Madagascar est le pays du «mametraha kely» (NdlR, apportez un pot-de-vin en langue malgache) et de la règle des 10 %, soulignent plus d’un confrère malgache. À l’express de Madagascar, nos collègues, réalistes et un tantinet défaitistes, n’hésitent pas à avancer que «les Malgaches vont encore élire un pilleur». Selon eux, à quelques jours du scrutin présidentiel, c’est la confusion la plus totale qui règne. «Tout ce qui se passe va à l’encontre de l’intérêt de Madagascar. Les Malgaches vont élire de nouveau quelqu’un qui va piller leur pays et les étouffer (…) La colère de la population a toujours les mêmes causes, en l’occurrence, un pouvoir qui la méprise, une corruption généralisée, des dirigeants complices des trafics et qui ne pensent qu’à leurs profits personnels», s’élève Edgard Razafindravahy dans l’express de Madagascar.
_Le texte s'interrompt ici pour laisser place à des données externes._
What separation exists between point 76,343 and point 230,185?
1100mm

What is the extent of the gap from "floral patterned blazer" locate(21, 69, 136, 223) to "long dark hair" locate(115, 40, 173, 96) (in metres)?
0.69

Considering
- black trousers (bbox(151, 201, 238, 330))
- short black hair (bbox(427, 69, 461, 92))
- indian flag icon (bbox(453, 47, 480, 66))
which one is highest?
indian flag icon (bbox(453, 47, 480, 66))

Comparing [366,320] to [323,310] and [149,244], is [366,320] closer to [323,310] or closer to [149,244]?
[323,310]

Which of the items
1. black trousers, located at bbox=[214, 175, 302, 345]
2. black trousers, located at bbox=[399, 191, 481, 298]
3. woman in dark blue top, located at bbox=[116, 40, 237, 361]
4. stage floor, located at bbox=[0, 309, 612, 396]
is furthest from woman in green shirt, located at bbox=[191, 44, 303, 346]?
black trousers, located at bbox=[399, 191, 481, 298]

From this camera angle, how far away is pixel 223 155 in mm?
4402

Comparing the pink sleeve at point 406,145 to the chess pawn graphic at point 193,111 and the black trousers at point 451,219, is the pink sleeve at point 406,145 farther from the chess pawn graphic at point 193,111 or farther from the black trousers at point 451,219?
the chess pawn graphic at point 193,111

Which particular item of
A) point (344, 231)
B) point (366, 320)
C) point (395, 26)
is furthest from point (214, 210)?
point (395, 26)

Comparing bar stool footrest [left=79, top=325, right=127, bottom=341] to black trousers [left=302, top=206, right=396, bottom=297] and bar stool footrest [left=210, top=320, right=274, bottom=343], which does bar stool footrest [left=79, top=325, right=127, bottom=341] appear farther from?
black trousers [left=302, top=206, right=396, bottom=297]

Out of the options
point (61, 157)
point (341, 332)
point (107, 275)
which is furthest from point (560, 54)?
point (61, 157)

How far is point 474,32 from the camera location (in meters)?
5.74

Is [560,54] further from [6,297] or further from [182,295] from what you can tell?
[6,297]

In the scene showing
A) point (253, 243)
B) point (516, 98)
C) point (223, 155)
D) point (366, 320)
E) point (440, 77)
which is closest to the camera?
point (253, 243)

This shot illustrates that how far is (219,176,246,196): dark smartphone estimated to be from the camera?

Comment éviter le pillage alors ? C’est au peuple de comprendre le pouvoir qu’il a entre ses mains en allant voter. Les politiciens doivent être au service du peuple et non l’inverse. Ce sentiment, autant mauricien que malgache, ne peut se généraliser en l’absence d’une réflexion critique sur l’état du pays. Tous ceux qui font des affaires à Madagascar vous confirmeront que «pour obtenir un marché public à Madagascar, les entreprises doivent souvent verser l’équivalent de 10 % du montant du contrat à des fonctionnaires verreux». Cet état des choses est confirmé par un rapport de l’Organized Crime and Corruption Reporting Project, publié en août dernier.
Outre le climat des affaires, il y a aussi et surtout le rôle prédateur des élites. Des chercheurs de l’Institut de recherche pour le développement (IRD) soulignent l’incapacité de la société civile de faire un contre-poids. Parmi les pays en voie de développement, la trajectoire singulière de Madagascar a toujours préoccupé. Le revenu par habitant est inférieur d’un tiers à ce qu’il était au moment de l’indépendance alors que, dans le même temps, il a été multiplié par trois dans les pays d’Afrique subsaharienne, dont les performan-ces sont pourtant loin d’être mirobolantes, relève un rapport de la Banque mondiale.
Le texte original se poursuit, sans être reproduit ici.